Before Gregory Alan Isakov set off on his current tour, he had a few things to cross off his to-do list.

There were the standard things, like band rehearsals and packing his suitcase, but Isakov, a full-time farmer, also had a few sheep to take care of.

“Our sheep have been living under a tarp all summer because I took over their pasture to grow for a couple restaurants that I’m doing,” said Isakov, who owns a 3-acre farm in Boulder County, Colorado, said. “Of course we leave on Thursday, and I was like ‘Maybe it’s a good time to build a new shed.’ ”

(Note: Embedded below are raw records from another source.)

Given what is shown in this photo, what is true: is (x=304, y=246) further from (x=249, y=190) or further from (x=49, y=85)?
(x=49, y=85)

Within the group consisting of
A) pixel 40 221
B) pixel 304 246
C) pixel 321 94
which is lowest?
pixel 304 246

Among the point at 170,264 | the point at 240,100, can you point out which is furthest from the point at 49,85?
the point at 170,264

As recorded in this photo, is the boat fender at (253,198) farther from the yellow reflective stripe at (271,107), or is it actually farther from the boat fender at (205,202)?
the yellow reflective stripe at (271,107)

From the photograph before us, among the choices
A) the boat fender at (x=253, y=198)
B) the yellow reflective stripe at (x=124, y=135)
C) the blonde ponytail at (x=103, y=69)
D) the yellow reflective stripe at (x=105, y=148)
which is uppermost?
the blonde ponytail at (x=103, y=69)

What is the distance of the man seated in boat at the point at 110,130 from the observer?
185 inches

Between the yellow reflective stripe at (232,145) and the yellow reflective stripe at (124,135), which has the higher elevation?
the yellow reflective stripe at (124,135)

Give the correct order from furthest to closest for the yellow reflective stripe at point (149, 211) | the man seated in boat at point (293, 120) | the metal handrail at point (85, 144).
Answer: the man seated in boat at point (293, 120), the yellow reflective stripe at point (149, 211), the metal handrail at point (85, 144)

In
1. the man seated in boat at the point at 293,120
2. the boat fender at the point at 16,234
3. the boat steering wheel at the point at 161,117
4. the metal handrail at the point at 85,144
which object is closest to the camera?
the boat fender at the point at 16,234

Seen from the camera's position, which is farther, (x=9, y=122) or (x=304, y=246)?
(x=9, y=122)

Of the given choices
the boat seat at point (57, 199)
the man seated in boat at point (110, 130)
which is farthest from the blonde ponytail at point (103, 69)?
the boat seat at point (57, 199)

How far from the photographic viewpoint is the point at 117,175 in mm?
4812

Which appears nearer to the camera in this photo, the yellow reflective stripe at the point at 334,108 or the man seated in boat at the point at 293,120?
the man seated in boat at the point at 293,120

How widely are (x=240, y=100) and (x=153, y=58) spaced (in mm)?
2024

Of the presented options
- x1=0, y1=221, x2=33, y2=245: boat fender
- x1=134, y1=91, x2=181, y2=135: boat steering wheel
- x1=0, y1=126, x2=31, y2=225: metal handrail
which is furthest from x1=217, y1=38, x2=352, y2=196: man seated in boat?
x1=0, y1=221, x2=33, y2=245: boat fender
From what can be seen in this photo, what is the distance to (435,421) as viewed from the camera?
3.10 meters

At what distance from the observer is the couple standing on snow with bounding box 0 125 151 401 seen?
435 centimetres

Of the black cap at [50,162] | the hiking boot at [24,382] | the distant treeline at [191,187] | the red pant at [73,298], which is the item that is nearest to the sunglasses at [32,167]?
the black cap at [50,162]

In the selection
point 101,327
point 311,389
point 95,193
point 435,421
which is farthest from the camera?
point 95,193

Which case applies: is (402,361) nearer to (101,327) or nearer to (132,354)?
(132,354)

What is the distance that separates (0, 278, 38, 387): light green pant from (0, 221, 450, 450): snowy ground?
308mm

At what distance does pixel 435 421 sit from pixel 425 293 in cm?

Isakov said this tour, which brings him to the Bing Crosby Theater on Tuesday for a fundraiser for Global Neighborhood, falls during the time of year when his worlds collide and things get a little crazy, but even still he’s looking forward to hitting the road.

Isakov is due to release his fourth full-length “Evening Machines” on Oct. 5.

In another instance of worlds colliding, Isakov wrote and recorded the album in a studio he set up in a barn on his farm, largely late at night, hence the album’s title.

In a cheeky nod to his nocturnal sessions, an “Evening Machines” pre-order package contains an LED pen that lights up when in use.

“A friend of mine gave me a pen like that once and I love it,” he said. “You can write poems in a closet … or sometimes on the bus it will be really dark at night and everyone’s sleeping.”

Isakov spent a year writing songs for “Evening Machines,” eventually tracking 35 tunes.

Despite the fact that “Evening Machines” comes 15 years after his first release, Isakov said he never feels like he has things figured out when it comes to songwriting.

“It’s so different than farming where you’re like ‘This isn’t working. Let’s move the wash station here and now it’s way more efficient,’ ” he said. “For songs, I feel like I’m starting over every time and there’s a new possibility to go every time.”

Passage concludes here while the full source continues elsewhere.